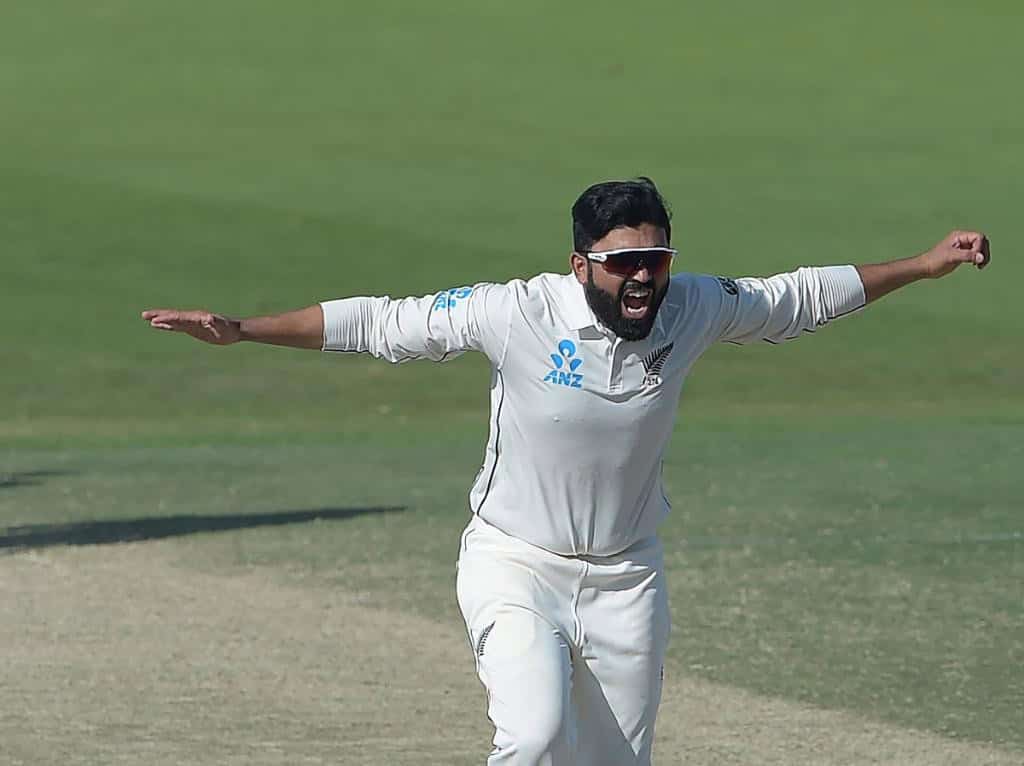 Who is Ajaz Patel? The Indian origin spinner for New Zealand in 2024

·····

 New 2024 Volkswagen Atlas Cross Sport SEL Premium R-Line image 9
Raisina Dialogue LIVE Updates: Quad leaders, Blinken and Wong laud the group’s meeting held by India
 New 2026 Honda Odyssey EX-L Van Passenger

·····

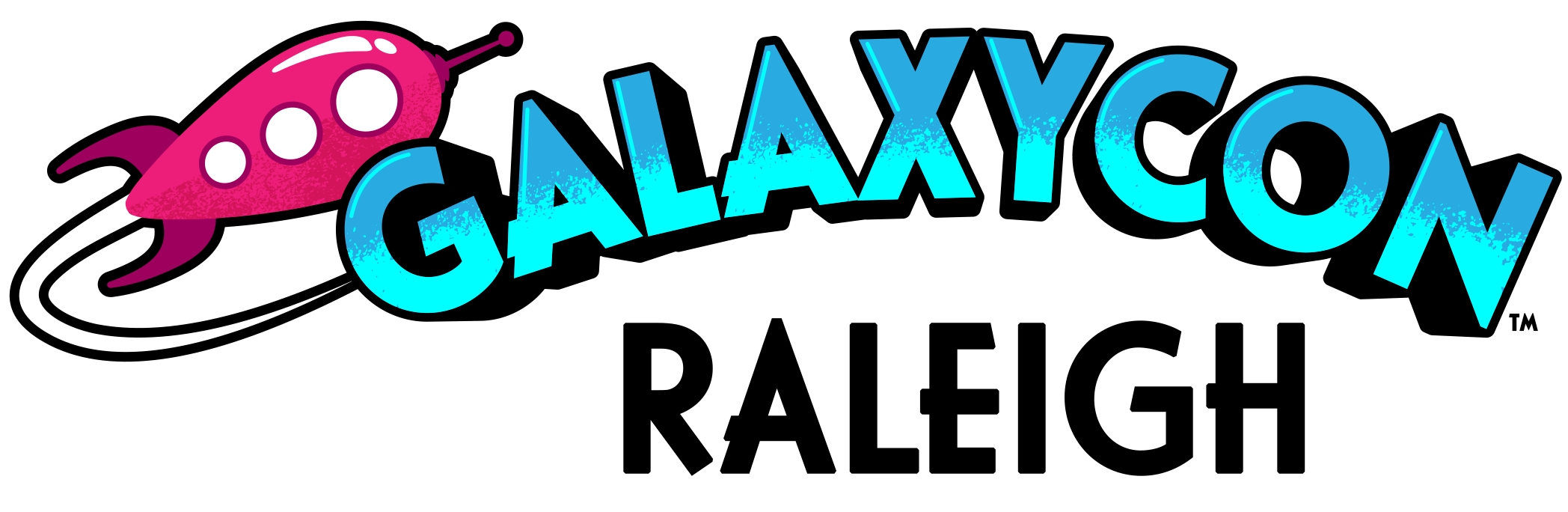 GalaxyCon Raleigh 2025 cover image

·····

**WHAT IS BEING ASKED**
Look above for the line holding "Raisina Dialogue LIVE" and the line holding "New 2026 Honda Odyssey EX-L Van Passenger", then output exactly those two lines and every line between them, nothing more.

**FINAL ANSWER**
Raisina Dialogue LIVE Updates: Quad leaders, Blinken and Wong laud the group’s meeting held by India
 New 2026 Honda Odyssey EX-L Van Passenger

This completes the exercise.